Analyst Vidar Strat, from the investment bank ABG Sundal Collier, believes it is unlikely that the industry can effectively kill the market with more growth in the short term.
“The supply growth seems to have stabilized at a reasonable low level, relative to history. This means that we are more confident that the price wont get very bad in 2019. And we are more confident that this is an industry that is less cyclical than it has been,” said Strat to SalmonBusiness when we met him at ABG Sundal Collier’s premises in Vika, Oslo.
But it’s hard to say whether that’s a 100 prosent correct, Strat adds.
“We know that because of the environmental impact, based on regulations in Norway and Chile, it’s not easy to grow over five percent somewhere. But then, paradigm changes are hard to predict,” said Strat.
He draws up potential success in land-based and offshore facilities as an example of such changes.
“Much of the perception that the industry is cyclical or not will pend upon whether these are working or not. And then on how easy it is to recreate projects elsewhere in the world,” said Strat.
Estimates much lower than its competitors
ABG Sundal Collier has a price estimate of salmon for 2019 of NOK 58.50 (EUR 5.9) per kg. It is significantly lower than both Pareto Securities and Handelsbanken Capital Markets, both of which believe in record prices in 2019.
“I’m not ashamed of it. The rule of thumb in the price estimation is that if you have a supply growth of less than eight percent, the price will rise year after year, but it’s not always the case,” Strat said.
He believes the market overestimates how much price increases can be obtained on salmon. Especially because 2018 has been a year with periods of extremely unstabilty and at times, extremely high prices.
“If you make an estimate for 2019 compared to a fantastic 2018. You assume offer growth of 3-4 percent, because og that you say that the price will be a lot higher. But it turns out, that all the times that have been done from such a high price level, it´s been wrong, and that is why we are at a lower price level,” said Strat.
Salmon may not be so expensive anyway
He said that they have noticed an increased interest from investors who are not Norwegian.
“Foreigners put the salmon sector in a slightly different perspective than the Norwegians do. In Norway, we look back and look at this as a sector that is cyclical. The average multiple in the sector have been around 11-12 times P/E. Now, on our numbers, Marine Harvest is at about 13 times, so it’s by definition expensive for Norwegians,” explained Strat.
He further explains that if you look at salmon compared to other shares in Global Consumers Staples (the market that includes products most people need to live), the conclusion on whether it is expensive or not, is another.

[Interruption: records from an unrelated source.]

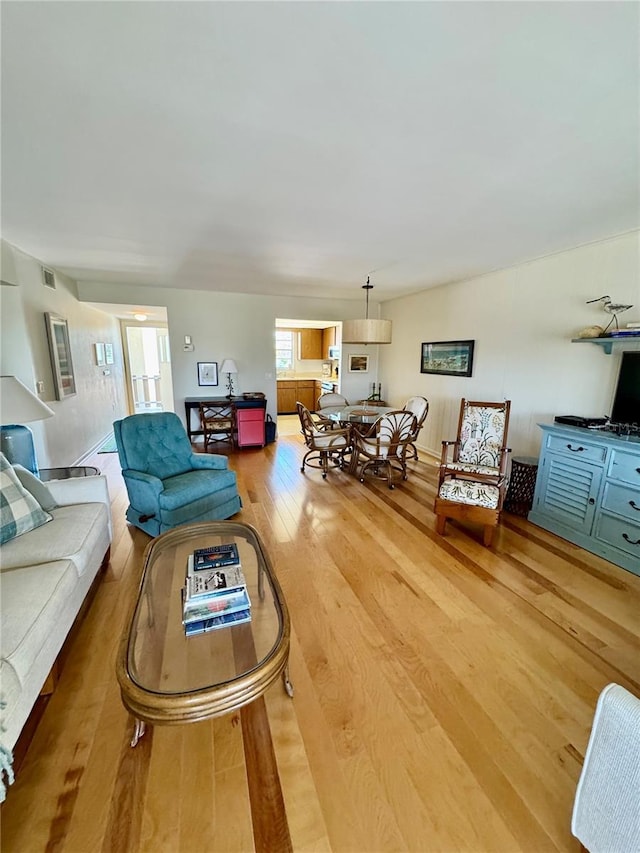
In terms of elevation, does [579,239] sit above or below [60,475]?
above

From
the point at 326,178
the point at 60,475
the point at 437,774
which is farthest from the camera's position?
the point at 60,475

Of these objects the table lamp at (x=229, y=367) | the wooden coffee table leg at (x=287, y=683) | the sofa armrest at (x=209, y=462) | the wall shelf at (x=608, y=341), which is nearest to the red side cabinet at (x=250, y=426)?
the table lamp at (x=229, y=367)

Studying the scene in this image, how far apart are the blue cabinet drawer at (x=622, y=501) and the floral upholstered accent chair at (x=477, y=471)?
71 centimetres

“In the group Global Consumers Staples the P/E multiples are around 17. That means, if you look at salmon in a slightly larger perspective, the multiple expansion we have seen in the last year probably is a results from salmon not really being expensive when you look at it in a slightly larger perspective,” said Strat.
Do not exclude bids on Marine Harvest
And it is not only smaller investors who look at the salmon sector, according to Strat. He says there are many big investors out there who look to the industry and want exposure to it. Norway, as the global volume leader, is a natural place to look for exposure.
“I think soon we can see a bid for Marine Harvest from, for example, an Asian conglomerate or a rich American. $ 11.5 billion (the value of Marine Harvest’s equity) is not that much money in an international context,” said Strat.
However, if the owners want to sell is another story.
“We have seen that the conglomerates look after investments in the salmon industry. Though, they might belive Marine Harvest is too big, or another problem might be that no one wants to sell,” concluded Strat.